DCP is a more accurate, albeit complementary, HCC marker than AFP. While the levels of both markers increased with advancing tumor growth, no specific associations were found. The marker values at recurrence indicated the type of recurrence.
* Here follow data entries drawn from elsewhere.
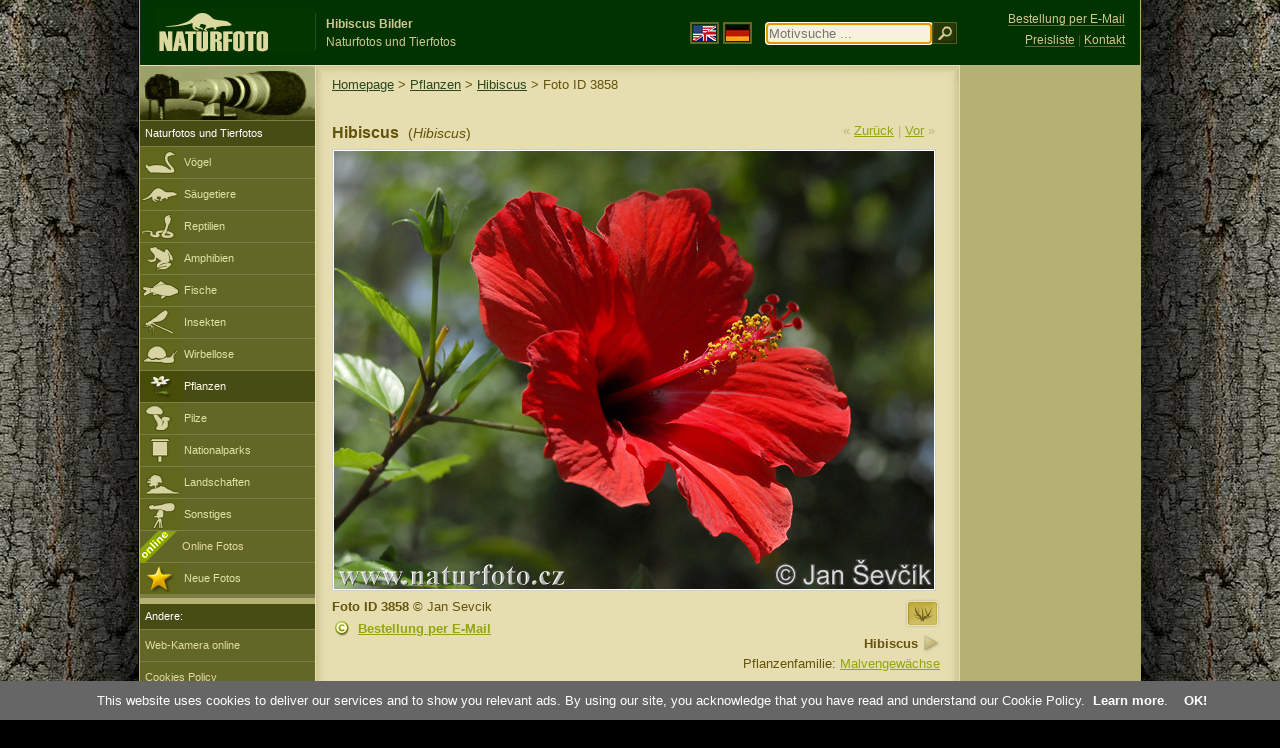

--- FILE ---
content_type: text/html; charset=utf-8
request_url: https://www.google.com/recaptcha/api2/aframe
body_size: 267
content:
<!DOCTYPE HTML><html><head><meta http-equiv="content-type" content="text/html; charset=UTF-8"></head><body><script nonce="oaZXlO9qIqujmVUF6byaqg">/** Anti-fraud and anti-abuse applications only. See google.com/recaptcha */ try{var clients={'sodar':'https://pagead2.googlesyndication.com/pagead/sodar?'};window.addEventListener("message",function(a){try{if(a.source===window.parent){var b=JSON.parse(a.data);var c=clients[b['id']];if(c){var d=document.createElement('img');d.src=c+b['params']+'&rc='+(localStorage.getItem("rc::a")?sessionStorage.getItem("rc::b"):"");window.document.body.appendChild(d);sessionStorage.setItem("rc::e",parseInt(sessionStorage.getItem("rc::e")||0)+1);localStorage.setItem("rc::h",'1769286903763');}}}catch(b){}});window.parent.postMessage("_grecaptcha_ready", "*");}catch(b){}</script></body></html>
甲胎蛋白(AFP)和异常凝血酶原(DCP)是肝细胞癌(HCC)的著名肿瘤标志物。本研究的目的是计算AFP和DCP检测对HCC诊断的敏感性/特异性,测量根治性切除术后标志物的反应率,确定标志物水平与临床病理预后变量之间的相关性,以及确定肝切除术前标志物水平与复发诊断时标志物水平之间的相关性。
对714例连续接受肝切除术的HCC患者进行回顾性队列研究。
AFP和DCP的受试者工作特征曲线下面积分别为0.79和0.91(P<0.001)。术后6个月,分别有184/229例(80.3%)和245/246例(99.6%)患者的AFP和DCP阳性状态转为阴性(AFP的临界值为20 ng/ml,DCP的临界值为40 mAU/ml;P<0.0001)。未发现标志物水平之间存在相关性(rs=0.23)。DCP水平而非AFP水平与肿瘤大小密切相关(rs分别为0.51和0.19)。它们与肿瘤侵袭指标相关,但未显示任何特定关联。在≤6个月内复发的患者中,AFP和DCP水平与术前测量的水平相关(rs分别为0.78和0.49),但在2年后复发的患者中则不相关(rs分别为0.31和0.30)。
DCP是一种比AFP更准确的HCC标志物,尽管是互补性的。虽然两种标志物的水平都随着肿瘤生长的进展而升高,但未发现特定关联。复发时的标志物值表明了复发类型。